Wer sich dem Streben der Frauen nach Gleichberechtigung widersetzt, hängt mit seinen Wertvorstellungen in vergangenen Zeiten und ist hoffnungslos rückwärtsgewandt. Das Umdenken insbesondere der Männer muss in den Köpfen und Herzen stattfinden. Das gilt übrigens auch im Hinblick auf die Schaffermahlzeit. Die Diskussion um die Teilnahme von Frauen war bisher tabu. Nun ist sie es nicht mehr und ein Umdenken zeichnet sich ab. Das ist gut so. Traditionen sind wichtig, sinn- und identitätsstiftend, sie dürfen aber nicht erstarren. Auch Traditionen müssen sich den Veränderungen der Zeit stellen. Die Bedeutung und Attraktivität der Schaffermahlzeit – dieser alten, schützenswerten Bremer Tradition – würde durch die Teilnahme von Frauen nicht verlieren, sondern gewinnen.

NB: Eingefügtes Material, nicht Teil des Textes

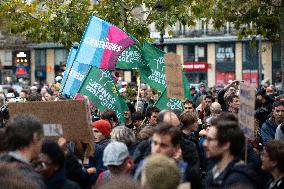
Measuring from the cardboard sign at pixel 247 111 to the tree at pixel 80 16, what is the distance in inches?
488

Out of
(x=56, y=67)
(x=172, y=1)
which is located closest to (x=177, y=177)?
(x=172, y=1)

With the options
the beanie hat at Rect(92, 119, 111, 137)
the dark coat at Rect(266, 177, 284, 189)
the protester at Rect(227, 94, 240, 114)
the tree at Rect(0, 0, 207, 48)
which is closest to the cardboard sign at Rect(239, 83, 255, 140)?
the dark coat at Rect(266, 177, 284, 189)

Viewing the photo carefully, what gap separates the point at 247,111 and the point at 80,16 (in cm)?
1374

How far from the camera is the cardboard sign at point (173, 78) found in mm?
10836

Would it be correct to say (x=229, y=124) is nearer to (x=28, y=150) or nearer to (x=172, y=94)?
(x=28, y=150)

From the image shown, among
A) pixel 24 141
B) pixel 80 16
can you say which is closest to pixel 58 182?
pixel 24 141

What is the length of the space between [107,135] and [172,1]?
11.1 metres

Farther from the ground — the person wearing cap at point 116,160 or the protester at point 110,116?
the protester at point 110,116

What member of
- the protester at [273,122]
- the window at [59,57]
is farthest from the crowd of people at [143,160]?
the window at [59,57]

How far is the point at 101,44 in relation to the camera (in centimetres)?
1424

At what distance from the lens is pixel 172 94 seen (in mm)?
10820

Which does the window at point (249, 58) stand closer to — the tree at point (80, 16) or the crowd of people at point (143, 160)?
the tree at point (80, 16)

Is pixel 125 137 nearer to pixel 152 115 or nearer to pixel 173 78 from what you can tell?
pixel 173 78

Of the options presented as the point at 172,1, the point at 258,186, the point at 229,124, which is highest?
the point at 172,1
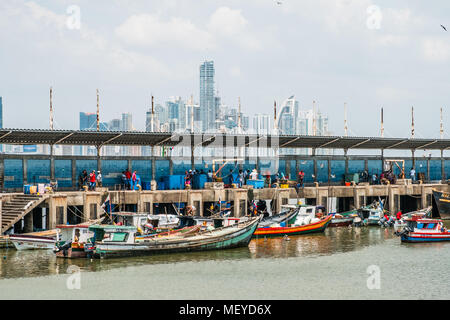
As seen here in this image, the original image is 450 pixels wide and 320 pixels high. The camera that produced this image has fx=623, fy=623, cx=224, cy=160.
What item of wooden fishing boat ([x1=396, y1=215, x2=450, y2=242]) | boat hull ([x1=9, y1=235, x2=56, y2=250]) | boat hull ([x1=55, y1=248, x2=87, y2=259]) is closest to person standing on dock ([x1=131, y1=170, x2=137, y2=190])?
boat hull ([x1=9, y1=235, x2=56, y2=250])

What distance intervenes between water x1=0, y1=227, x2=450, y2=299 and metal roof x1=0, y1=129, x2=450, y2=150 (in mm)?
11559

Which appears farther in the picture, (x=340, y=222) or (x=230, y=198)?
Answer: (x=340, y=222)

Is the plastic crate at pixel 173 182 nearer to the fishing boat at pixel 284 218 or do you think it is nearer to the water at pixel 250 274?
the fishing boat at pixel 284 218

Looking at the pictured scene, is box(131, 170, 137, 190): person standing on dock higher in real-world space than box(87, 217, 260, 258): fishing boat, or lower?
higher

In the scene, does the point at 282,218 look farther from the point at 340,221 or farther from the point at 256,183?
the point at 340,221

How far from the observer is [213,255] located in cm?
4241

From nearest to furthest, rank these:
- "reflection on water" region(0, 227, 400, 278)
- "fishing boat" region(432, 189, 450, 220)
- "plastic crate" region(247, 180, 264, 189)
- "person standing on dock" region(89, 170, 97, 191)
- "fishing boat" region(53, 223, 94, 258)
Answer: "reflection on water" region(0, 227, 400, 278), "fishing boat" region(53, 223, 94, 258), "person standing on dock" region(89, 170, 97, 191), "plastic crate" region(247, 180, 264, 189), "fishing boat" region(432, 189, 450, 220)

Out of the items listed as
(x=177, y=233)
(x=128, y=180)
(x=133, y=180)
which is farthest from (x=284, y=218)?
(x=128, y=180)

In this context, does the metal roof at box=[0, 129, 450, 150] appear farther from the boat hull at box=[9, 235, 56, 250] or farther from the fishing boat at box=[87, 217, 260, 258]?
the fishing boat at box=[87, 217, 260, 258]

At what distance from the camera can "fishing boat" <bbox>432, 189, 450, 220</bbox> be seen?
66.0 meters

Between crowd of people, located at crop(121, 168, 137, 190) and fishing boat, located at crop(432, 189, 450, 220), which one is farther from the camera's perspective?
fishing boat, located at crop(432, 189, 450, 220)

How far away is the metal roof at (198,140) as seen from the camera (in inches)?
2003

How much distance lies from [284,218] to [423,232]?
11.5 metres

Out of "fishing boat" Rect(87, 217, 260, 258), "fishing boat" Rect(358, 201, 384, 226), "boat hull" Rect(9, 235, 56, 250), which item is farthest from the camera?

Radikale Forderungen an die Privatwirtschaft – so verständlich sie sein mögen – können auch kontraproduktiv sein und zur Vernichtung von dringend benötigten Frauenarbeitsplätzen führen. Dazu gehört z. B. die Forderung nach einem Gleichstellungsgesetz mit festgeschriebenen Quoten z.B. für die Besetzung von Aufsichtsräten in der Privatwirtschaft. Leistung wird sich durchsetzen. Darauf können und müssen Frauen bauen. Auch wenn Eingriffe des Staates in die Soziale Marktwirtschaft im Augenblick Konjunktur haben und in Ausnahmefällen – in einer Krisensituation – notwendig sein mögen, so muss die Frage erlaubt sein, ob verordnete Zwangsmaßnahmen den Frauen wirklich helfen? Freie Marktwirtschaft ist nicht mehr frei, wenn wir ihre Freiheit immer stärker gesetzlich einengen.
Und schließlich darf auch eines nicht vergessenen werden: bei allem noch so berechtigten Karrieredenken von Männern und Frauen darf es nicht dazu führen, dass sich am Ende keiner von beiden mehr um die Familie und die Kinder kümmert. Dann würde Gleichberechtigung auf Kosten der Kinder gehen und auf ihrem Rücken ausgetragen. Kinder dürfen nicht die Verlierer der Gleichberechtigung werden. Männer und Frauen sind für sie in gleicher Weise verantwortlich.
Der Staat kann und muss im Hinblick auf die Familien noch viel tun. Er kann unterstützen, helfen, und ergänzen. Vater und Mutter kann er jedoch niemals ersetzen. Das muss und bewusst bleiben bei allem noch so verständlichen Streben nach Gleichberechtigung.